━━━━━ Supplied text ━━━━━

But I figured I'd better research this business and find out what's up.
Typing "How successful are crash diets?" into Google brought up a lot of hits. I decided to read only the top three results because, you know, they must be right if they're first.
Result one: The title of the article is "The Best Crash Diet for a Healthy You." Huh. That seems like an oxymoron. Anyway, the site explained that eating cabbage soup is the best way to go if you want to lose those pounds fast, and recommends that one do some yoga to look radiant and thinner.
Well, alright. I think I have a yoga DVD at home and cabbage soup is basically what I'm eating. So that's one point for my crash diet.
Result two: Cracked.com presents the six most insane crash diets of all time. The sixth one is consuming only alcohol, which I swear I saw on a mockumentary on YouTube and agree that it's likely not healthy. Next is vomiting, which apparently started in Rome. Neat. Then we have eating only graham crackers, then chewing your food 80 times until it reached liquid form and, my personal favourite, consuming tapeworms so they can eat your food for you. The number one most insane diet is "The sleeping beauty diet," which Cracked describes as voluntarily being sedated for weeks in order to lose weight. Finishing the article, I couldn't really find a moral, exactly, other than that people are crazy. And that soup seems a whole lot better than tapeworms.
So, another point for the soup diet.
Result three: Titled "Four Keys That Can Make Crash Dieting Work," this article explains that crash diets are stupid and largely ineffective, but goes on to explain how to make them awesome. Mentally convince yourself you like being hungry and then get pumped up about all your willpower. Go from crash dieting to real, life-style change dieting. Finally, punish yourself with more soup in the future should you find yourself binging on chocolate covered peanuts.
This one was a bit harder to decipher, but as I understand it, crash diets can be good if you use them to get healthier in the long run.
So that's another point for my crash diet, making the total three points for, and zero points against.
And Google doesn't lie, so all this must be true. I'm feeling pretty good about this diet now.
Plus, oh my God, I've lost three pounds since Monday!

━━━━━ Listed entries ━━━━━

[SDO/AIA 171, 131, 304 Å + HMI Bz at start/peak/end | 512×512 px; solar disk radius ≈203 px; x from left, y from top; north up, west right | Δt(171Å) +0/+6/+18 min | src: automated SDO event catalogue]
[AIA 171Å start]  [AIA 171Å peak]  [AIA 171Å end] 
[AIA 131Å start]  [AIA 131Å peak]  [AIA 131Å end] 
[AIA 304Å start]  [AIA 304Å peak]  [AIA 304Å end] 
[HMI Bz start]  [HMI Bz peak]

━━━━━
━━━━━ Listed entries ━━━━━

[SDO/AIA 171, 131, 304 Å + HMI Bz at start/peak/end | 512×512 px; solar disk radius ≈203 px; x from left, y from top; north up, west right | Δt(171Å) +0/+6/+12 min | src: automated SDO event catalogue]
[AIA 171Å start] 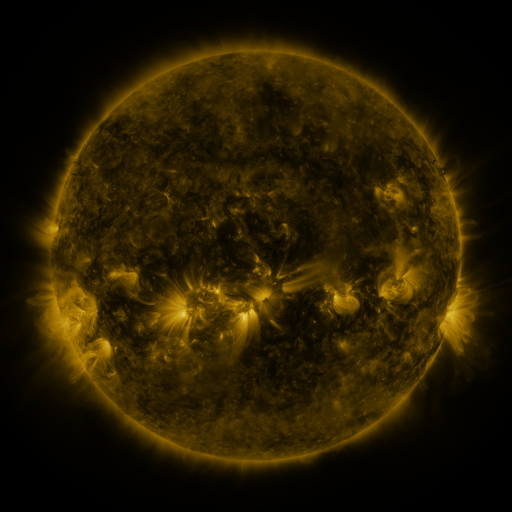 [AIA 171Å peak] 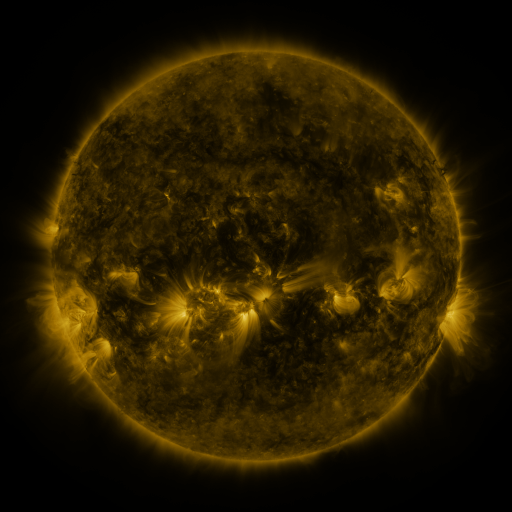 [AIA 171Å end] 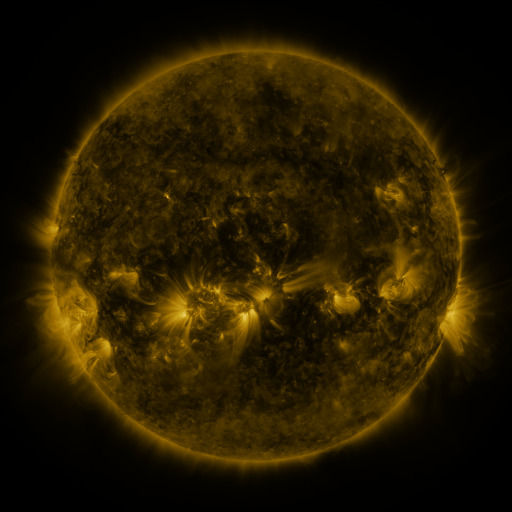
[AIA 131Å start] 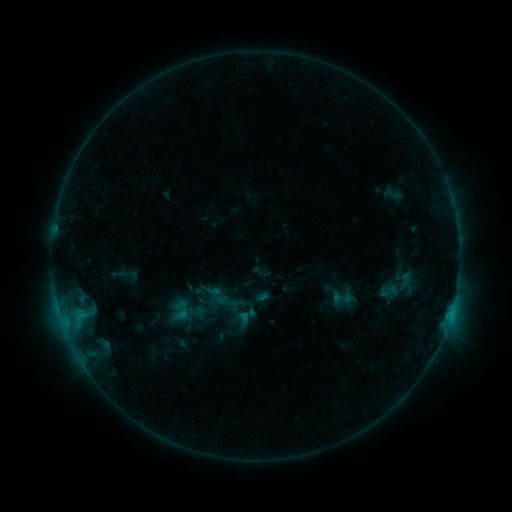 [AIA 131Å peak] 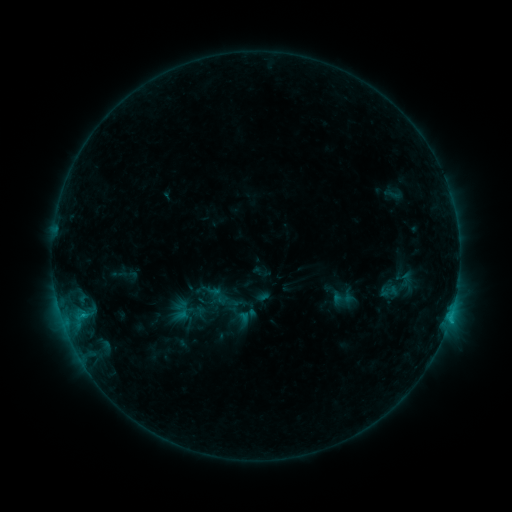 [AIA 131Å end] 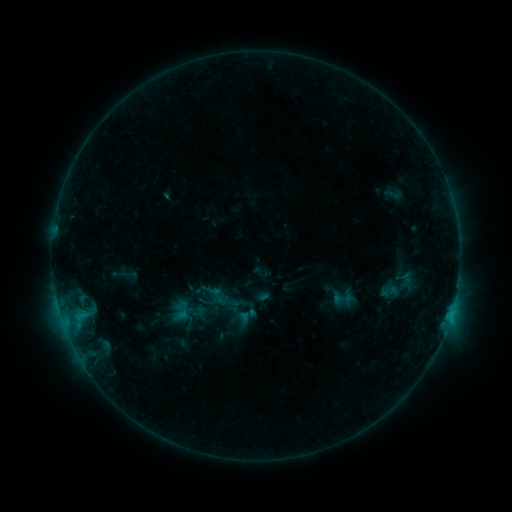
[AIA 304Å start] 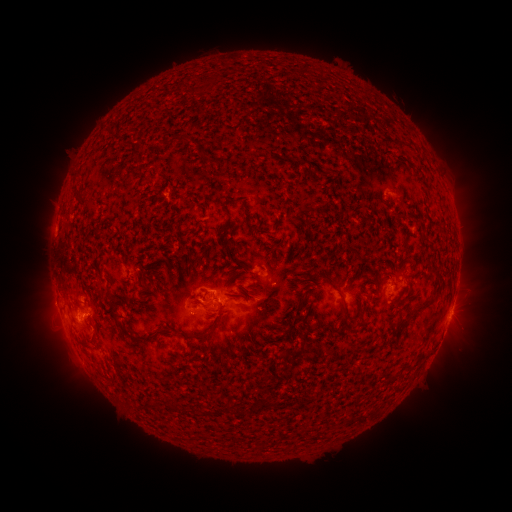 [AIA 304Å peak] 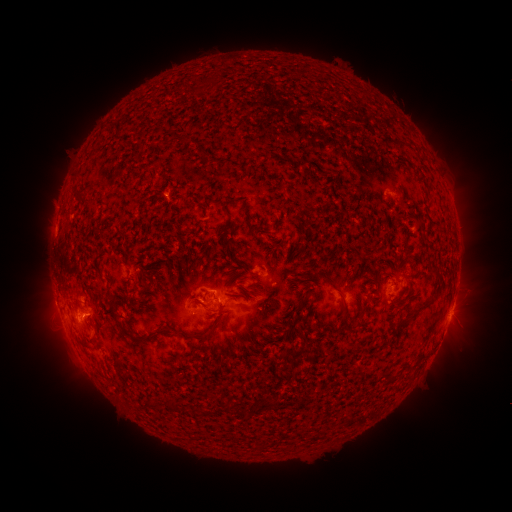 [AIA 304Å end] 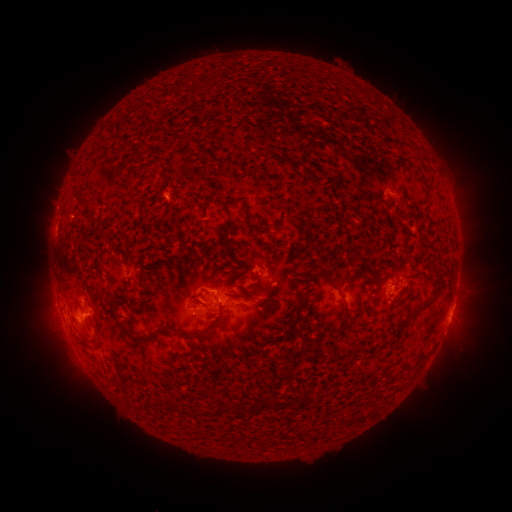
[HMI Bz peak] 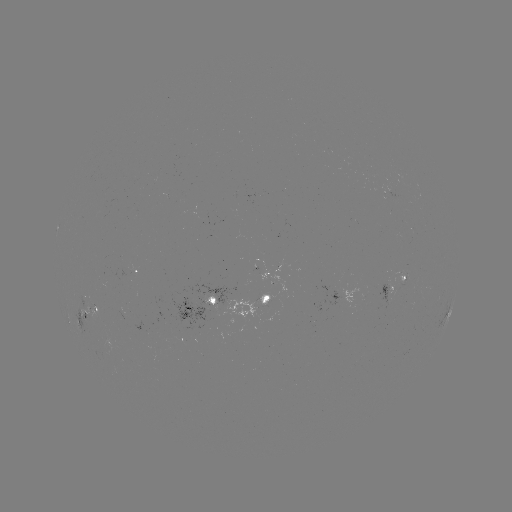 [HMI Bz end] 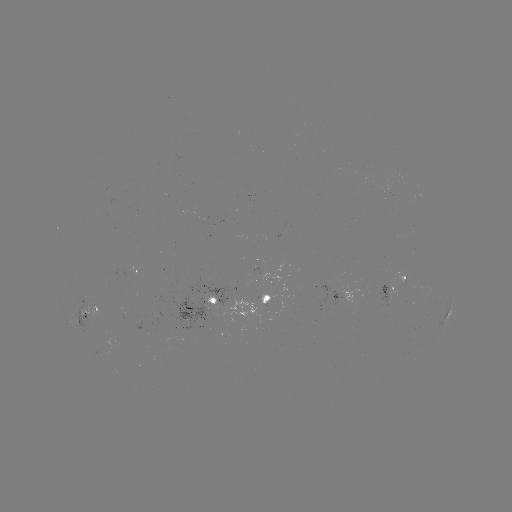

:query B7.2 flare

━━━━━
━━━━━ Listed entries ━━━━━

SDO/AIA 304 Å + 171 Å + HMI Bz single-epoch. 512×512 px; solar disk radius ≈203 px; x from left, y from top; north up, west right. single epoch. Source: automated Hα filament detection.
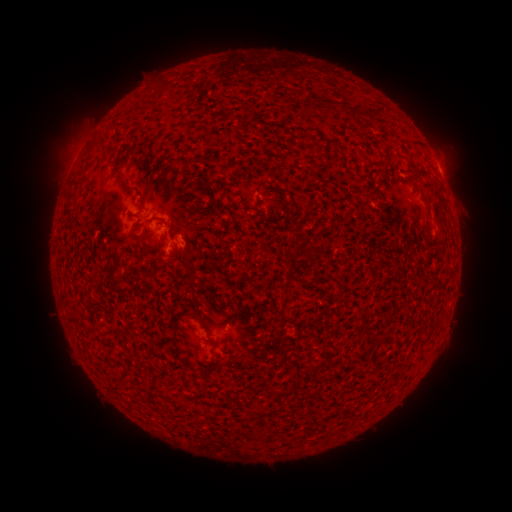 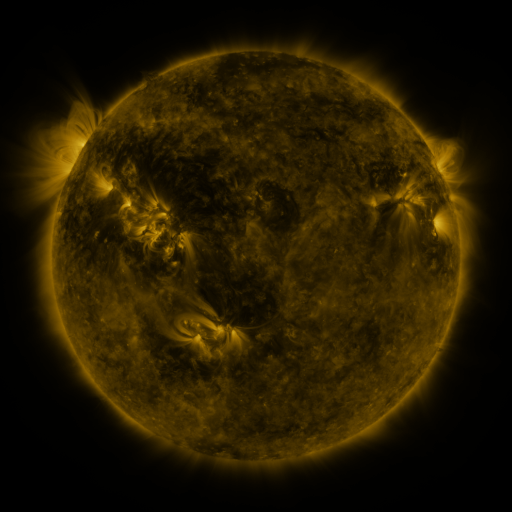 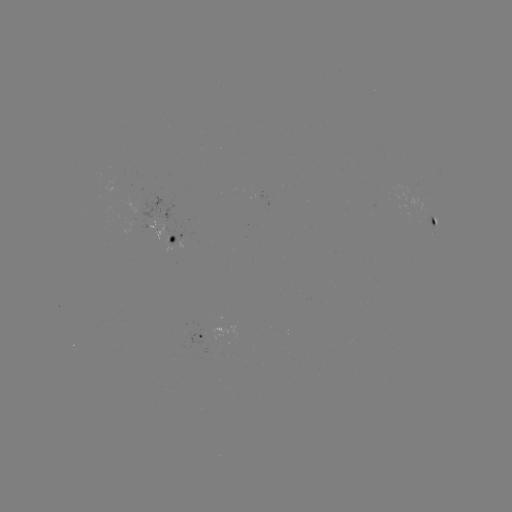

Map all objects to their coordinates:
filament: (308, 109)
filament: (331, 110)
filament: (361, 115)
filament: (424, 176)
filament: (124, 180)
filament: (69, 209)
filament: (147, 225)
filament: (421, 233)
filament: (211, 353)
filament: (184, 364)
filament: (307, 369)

━━━━━

** Directive **
Decide whether each statement below agrees with the crash-diet piece, answering yes or no and quoting the words of the text that settle it.
1. Only the top three search results were read.
2. Cracked.com ranks consuming only alcohol as the number one most insane crash diet.
3. Three pounds have been lost since Monday.

** Solution below **
1. Yes: "I decided to read only the top three results"
2. No: "The sixth one is consuming only alcohol" and "The number one most insane diet is "The sleeping beauty diet,""
3. Yes: "I've lost three pounds since Monday!"